Qui si sta immersi in una condizione di continui trapassi inconsapevoli, a-direzionali, che scolpiscono i nostri processi percettivi e creativi, così come sono stati impressi dai cartoon giapponesi e dai documentari dysneyani, noi, prima generazione cresciuta a tv di stato e spot pubblicitari, adolescenti nei magnifici anni Ottanta, per le mode degli anni della contestazione, del teatro italiano che esce dai binari della drammaturgia classica, che si infiamma per le nuove artificialità e si avventura sulle superfici plastiche delle scritture sceniche... tutto poi riassorbito, sedimentato, narcotizzato, ma pur sempre presente... e allora come si può continuare a tenere fuori dal teatro questo magma pulsante di sollecitazioni!25.

« Quelle place pour cette voie ? », interrogeait le Manifeste. Pour cette nouvelle génération, une génération posthume, rien n’est nouveau et tout est nouveau en même temps. Face à la centralité, ils défendent la périphérie et la marginalité. Contre la dyade acteur/personnage, ils exaltent le corps, un corps disséminé sous l’effet du virtuel, qui dépasse les limites physiques.

Le théâtre de la fin du millénaire incarne la volonté de régénérer et de refondre la scène, en orientant son regard vers l’avenir – à travers les nouvelles technologies –, mais en même temps vers le passé, vers la scène « pré-théâtral ». Valentina Valentini a résumé les aspirations de ce théâtre en ces termes : « superare le prescrizioni dell’estetica posmoderna e […] segnare un territorio in cui […] si potesse volgere lo sguardo in molteplici direzioni; anche all’indietro, verso una tradizione da riscoprire, come a sentimenti e emozioni da reintegrare, solcando la medietà dell’essere transitori, sincretici e revisionisti26 ».

Le théâtre du nouveau millénaire

« Stiamo vivendo un’epoca post-teatrale. Quella che segue, non è una nuova ondata di teatro, ma qualcosa che prenderà il suo posto »
(Jerzy Grotowski, 1989)
________
— Consignes —
- A) Dans l'extrait fourni, relevez tous les adjectifs qui suivent les mots « la medietà dell’essere ».
- B) Modifiez l'extrait fourni sur le passage qui va de « Le théâtre du » à « (Jerzy Grotowski, 1989) » en y remplaçant « nouveau millénaire » par « XXIe siècle », puis donnez ce passage en entier.
Les lignes de données ne jouent aucun rôle ici.

— Lignes de données —
________
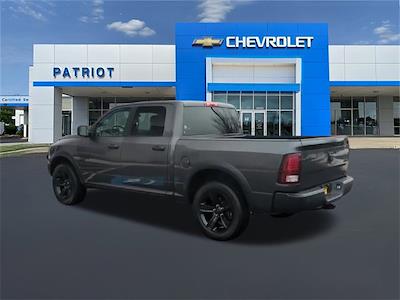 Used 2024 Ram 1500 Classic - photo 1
________
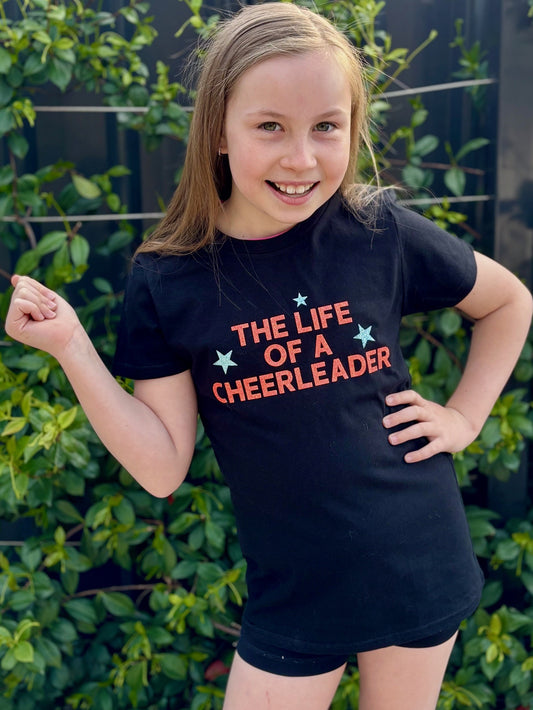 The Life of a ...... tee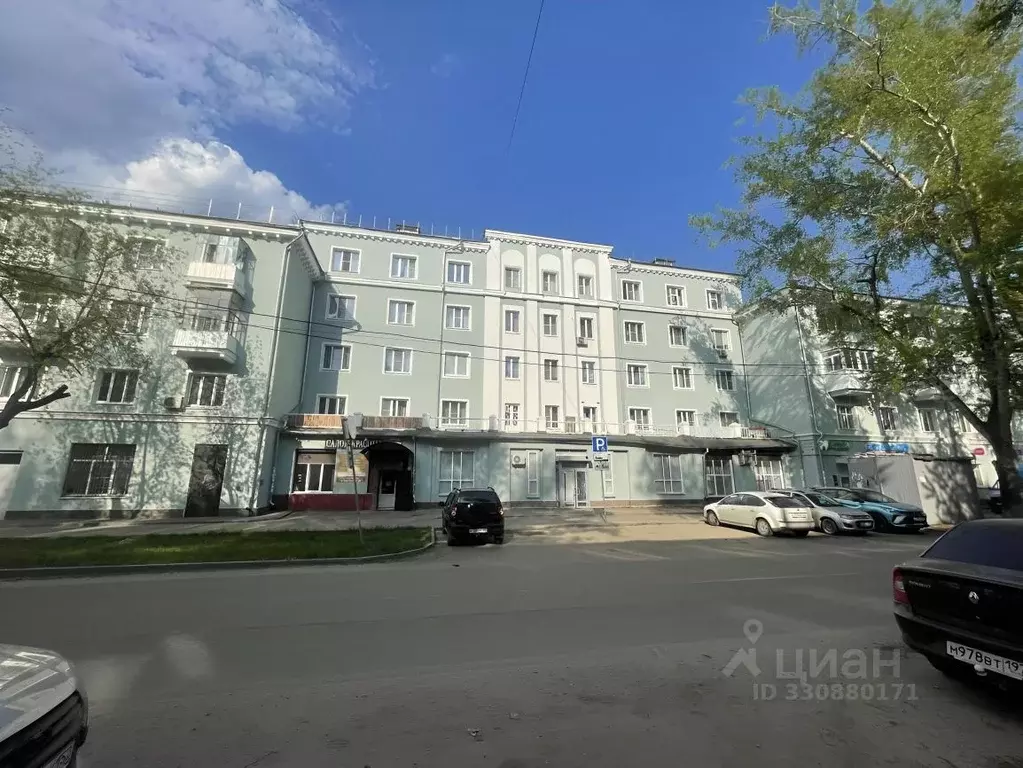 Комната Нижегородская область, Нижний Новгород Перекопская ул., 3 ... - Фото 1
________
— Vos réponses —
- A) transitori, sincretici, revisionisti

- B)
Le théâtre du XXIe siècle

« Stiamo vivendo un’epoca post-teatrale. Quella che segue, non è una nuova ondata di teatro, ma qualcosa che prenderà il suo posto »
(Jerzy Grotowski, 1989)